Last week the Financial Conduct Authority published an unprecedented level of detail about how much home insurers pay out in claims, their claims frequency and claims rejection rates.
The publications are a pilot of the regulator’s attempt to help consumers assess value, which it says is difficult due to the lack of commonly available measures.
It stresses that the data is not targeted at end consumers, but it expects market commentators and consumer groups to use the scorecards as part of their analysis of providers.
It also points out that insurers can use the information to benchmark themselves against others.
And so we learn, for example, that Zenith Insurance accepts between 75% and 80% of the home insurance claims it receives, while RSA pays out on 97.5% to 100% of claims.
The average claim payout by NFU Mutual is £5,000 to £5,999 whilst for L&G it’s between £1,000 and £1,499.
The data release was, predictably, greeted with press articles naming and shaming the companies and products that are least likely to pay out or be used.
The key metric this data misses
While we think the FCA objective is a sound one, our view is this data is somewhat simplistic. For example, does the above mean Zenith is less generous, recruits customers more likely to claim or has a stronger claims handling capability – or some combination of those three?
More importantly, perhaps the key metric this data misses is levels of customer satisfaction. It would be quite possible for a consumer to feature as a positive statistic but be entirely unsatisfied with the time it took for their claim to be settled and the communication process on the journey, for example.
Another weakness is that the FCA asked underwriters for their data, making it harder to translate into customer experience from a brand point of view. Only a few consumers considering a quote from Swinton, would think to conduct research on whether Covea, Allianz, Ageas, L&G or LV (listed as being on the broker’s panel in the FCA’s tables) were reliable at paying claims when it is the broker they put their trust in at the time of purchase.
Indeed, only four of the ten brands which according to thousands of consumers have the most satisfactory claims experience are included in the data, chiefly because of the exclusion of brokers.

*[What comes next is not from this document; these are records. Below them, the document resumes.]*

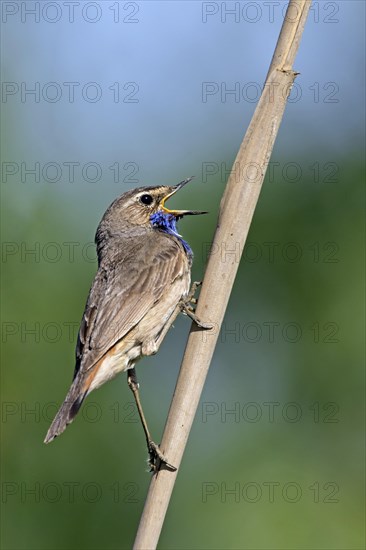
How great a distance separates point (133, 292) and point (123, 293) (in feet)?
0.21

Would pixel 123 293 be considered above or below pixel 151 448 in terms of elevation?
above

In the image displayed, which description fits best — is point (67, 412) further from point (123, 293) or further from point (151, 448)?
point (123, 293)

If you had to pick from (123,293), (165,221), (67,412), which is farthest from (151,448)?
(165,221)

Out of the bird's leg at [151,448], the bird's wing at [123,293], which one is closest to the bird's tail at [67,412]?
the bird's wing at [123,293]

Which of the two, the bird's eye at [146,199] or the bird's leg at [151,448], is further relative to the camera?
the bird's eye at [146,199]

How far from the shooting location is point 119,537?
6539mm

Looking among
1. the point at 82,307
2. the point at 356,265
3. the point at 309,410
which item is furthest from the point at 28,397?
the point at 356,265

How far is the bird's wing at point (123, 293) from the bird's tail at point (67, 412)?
0.17 meters

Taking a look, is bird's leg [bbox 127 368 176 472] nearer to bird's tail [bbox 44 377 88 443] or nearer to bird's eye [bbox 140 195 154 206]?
bird's tail [bbox 44 377 88 443]

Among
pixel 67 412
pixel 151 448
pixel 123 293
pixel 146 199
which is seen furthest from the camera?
pixel 146 199

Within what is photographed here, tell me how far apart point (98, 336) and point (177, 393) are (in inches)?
55.4

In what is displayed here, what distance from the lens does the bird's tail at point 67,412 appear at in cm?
437

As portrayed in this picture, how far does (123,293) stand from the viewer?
5.52 metres

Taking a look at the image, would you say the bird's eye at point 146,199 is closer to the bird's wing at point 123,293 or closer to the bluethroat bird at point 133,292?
the bluethroat bird at point 133,292
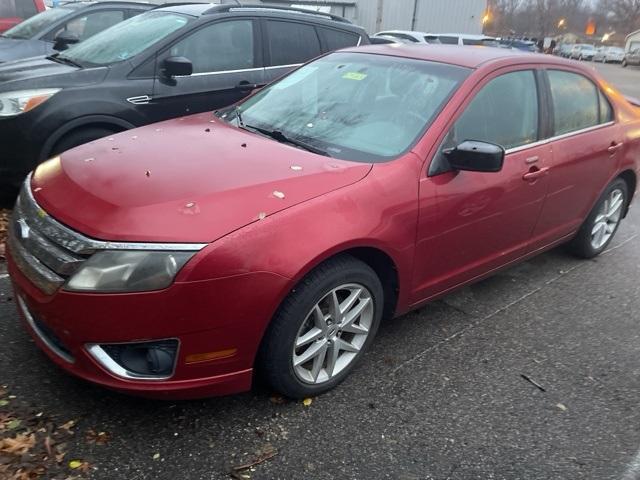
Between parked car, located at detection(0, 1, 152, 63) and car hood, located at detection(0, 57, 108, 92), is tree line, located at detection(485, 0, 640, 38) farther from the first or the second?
car hood, located at detection(0, 57, 108, 92)

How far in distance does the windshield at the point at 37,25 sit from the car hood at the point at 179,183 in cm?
566

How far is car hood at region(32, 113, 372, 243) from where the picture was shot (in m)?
2.23

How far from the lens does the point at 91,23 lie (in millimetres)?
7734

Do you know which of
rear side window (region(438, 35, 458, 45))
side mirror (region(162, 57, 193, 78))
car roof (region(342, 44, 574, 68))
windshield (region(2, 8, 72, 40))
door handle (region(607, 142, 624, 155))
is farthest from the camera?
rear side window (region(438, 35, 458, 45))

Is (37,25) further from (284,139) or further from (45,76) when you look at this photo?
(284,139)

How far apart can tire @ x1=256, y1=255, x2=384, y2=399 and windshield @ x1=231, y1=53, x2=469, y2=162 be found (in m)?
0.66

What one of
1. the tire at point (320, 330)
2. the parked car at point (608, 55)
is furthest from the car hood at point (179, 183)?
the parked car at point (608, 55)

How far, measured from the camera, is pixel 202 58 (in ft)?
17.1

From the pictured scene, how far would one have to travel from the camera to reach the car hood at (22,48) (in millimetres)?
7000

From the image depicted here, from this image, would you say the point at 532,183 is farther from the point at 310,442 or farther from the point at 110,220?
the point at 110,220

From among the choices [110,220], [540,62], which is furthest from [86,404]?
[540,62]

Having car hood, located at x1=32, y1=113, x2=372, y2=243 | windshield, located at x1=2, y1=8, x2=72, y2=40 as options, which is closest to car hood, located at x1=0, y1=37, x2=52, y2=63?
windshield, located at x1=2, y1=8, x2=72, y2=40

Where the data becomes yet more challenging is its assumption of how to measure value based on the likelihood to claim and average payout. The Guardian used information about home emergency and replacement key add-ons to argue that consumers would be better of self-insuring.

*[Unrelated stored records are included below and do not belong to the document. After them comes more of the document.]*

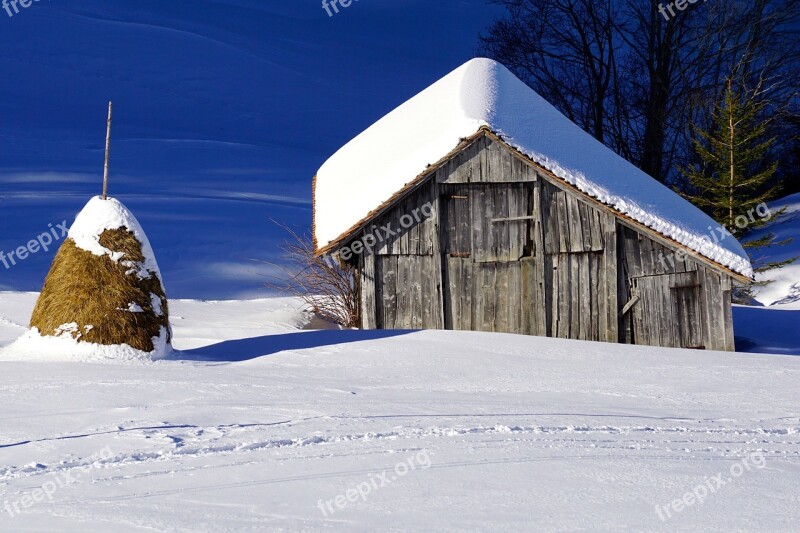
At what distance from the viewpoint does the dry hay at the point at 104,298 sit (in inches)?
469

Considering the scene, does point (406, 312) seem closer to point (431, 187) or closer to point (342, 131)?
point (431, 187)

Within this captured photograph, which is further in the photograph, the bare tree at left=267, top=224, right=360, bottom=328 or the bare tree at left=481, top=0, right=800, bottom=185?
the bare tree at left=481, top=0, right=800, bottom=185

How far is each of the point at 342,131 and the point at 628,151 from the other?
128ft

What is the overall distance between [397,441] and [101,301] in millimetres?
4879

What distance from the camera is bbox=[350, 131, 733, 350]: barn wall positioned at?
55.7ft

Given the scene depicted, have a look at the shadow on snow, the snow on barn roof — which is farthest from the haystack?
the snow on barn roof

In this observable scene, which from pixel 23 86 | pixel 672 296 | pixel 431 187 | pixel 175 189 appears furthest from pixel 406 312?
pixel 23 86

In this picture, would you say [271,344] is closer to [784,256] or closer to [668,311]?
[668,311]

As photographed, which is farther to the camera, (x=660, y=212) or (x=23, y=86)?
(x=23, y=86)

The argument is easy to follow for cover which naturally has a lower cap and for consumers who can afford the payout. But it’s a fair challenge to insurers to prove the value of these products or improve them.
Only part of the jigsaw
Finally, evaluating value based on what seems to be an underlying question of ‘will I make my premium back’ becomes dangerous for potentially catastrophic claims such as personal accident where consumers are paying for peace of mind and the means to help with key life choices resulting from an accident. Clearly in this case, they hope very much they won’t have to make a claim.
On balance, the data is a useful additional piece of the puzzle to increase transparency and make it easier for consumers to make informed decisions. It will challenge insurers to stay relevant and competitive, particularly with add-ons. And for the better performing brands, data it can refer to independently will be welcome. But it is only part of the jigsaw.